### [Aufgabe]
Gib bitte die Zeilen von der Zeile mit „In terms of“ bis zum Ende der Einträge, beide eingeschlossen, als Markdown-Tabelle mit den Spalten „Nummer“ und „Zeile“ wieder. Leerzeilen lässt du weg.

### [Einträge]
*-*-*
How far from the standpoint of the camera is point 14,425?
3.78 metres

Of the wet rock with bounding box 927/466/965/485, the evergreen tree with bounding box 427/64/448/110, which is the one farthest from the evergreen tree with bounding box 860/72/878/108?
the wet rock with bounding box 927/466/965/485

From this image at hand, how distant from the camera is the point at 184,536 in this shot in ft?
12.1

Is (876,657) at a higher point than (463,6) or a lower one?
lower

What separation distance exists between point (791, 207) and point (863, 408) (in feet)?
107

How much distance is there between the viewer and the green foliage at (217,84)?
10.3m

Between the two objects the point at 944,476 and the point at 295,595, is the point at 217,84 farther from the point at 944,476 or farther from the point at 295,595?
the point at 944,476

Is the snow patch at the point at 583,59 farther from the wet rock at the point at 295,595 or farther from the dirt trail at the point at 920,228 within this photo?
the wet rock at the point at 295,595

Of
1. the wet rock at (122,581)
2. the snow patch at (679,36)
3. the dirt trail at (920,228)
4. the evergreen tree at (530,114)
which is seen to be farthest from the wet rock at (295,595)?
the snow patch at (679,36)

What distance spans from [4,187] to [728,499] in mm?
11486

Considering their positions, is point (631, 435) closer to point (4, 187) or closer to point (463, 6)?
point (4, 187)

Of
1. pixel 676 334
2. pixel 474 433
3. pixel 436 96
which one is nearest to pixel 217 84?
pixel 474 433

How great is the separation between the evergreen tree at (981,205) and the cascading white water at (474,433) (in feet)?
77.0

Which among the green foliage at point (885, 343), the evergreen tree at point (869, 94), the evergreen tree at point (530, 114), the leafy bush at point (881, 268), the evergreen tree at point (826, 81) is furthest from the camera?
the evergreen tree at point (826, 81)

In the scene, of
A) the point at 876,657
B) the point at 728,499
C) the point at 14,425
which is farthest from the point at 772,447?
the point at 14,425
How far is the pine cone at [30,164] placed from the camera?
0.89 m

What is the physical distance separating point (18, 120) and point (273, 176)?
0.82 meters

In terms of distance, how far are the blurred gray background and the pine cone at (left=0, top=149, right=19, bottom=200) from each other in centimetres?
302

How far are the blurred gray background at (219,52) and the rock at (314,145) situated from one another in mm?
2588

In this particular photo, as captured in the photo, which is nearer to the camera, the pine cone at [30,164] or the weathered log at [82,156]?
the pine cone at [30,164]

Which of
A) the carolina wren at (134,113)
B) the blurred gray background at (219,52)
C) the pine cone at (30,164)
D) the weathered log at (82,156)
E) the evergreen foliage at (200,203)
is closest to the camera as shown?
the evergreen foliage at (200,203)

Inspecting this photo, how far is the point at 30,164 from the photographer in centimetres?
*-*-*
### [Ergebnis]
| Nummer | Zeile |
|---|---|
| 1 | In terms of distance, how far are the blurred gray background and the pine cone at (left=0, top=149, right=19, bottom=200) from each other in centimetres? |
| 2 | 302 |
| 3 | How far are the blurred gray background at (219,52) and the rock at (314,145) situated from one another in mm? |
| 4 | 2588 |
| 5 | In this particular photo, as captured in the photo, which is nearer to the camera, the pine cone at [30,164] or the weathered log at [82,156]? |
| 6 | the pine cone at [30,164] |
| 7 | Which of |
| 8 | A) the carolina wren at (134,113) |
| 9 | B) the blurred gray background at (219,52) |
| 10 | C) the pine cone at (30,164) |
| 11 | D) the weathered log at (82,156) |
| 12 | E) the evergreen foliage at (200,203) |
| 13 | is closest to the camera as shown? |
| 14 | the evergreen foliage at (200,203) |
| 15 | Inspecting this photo, how far is the point at 30,164 from the photographer in centimetres? |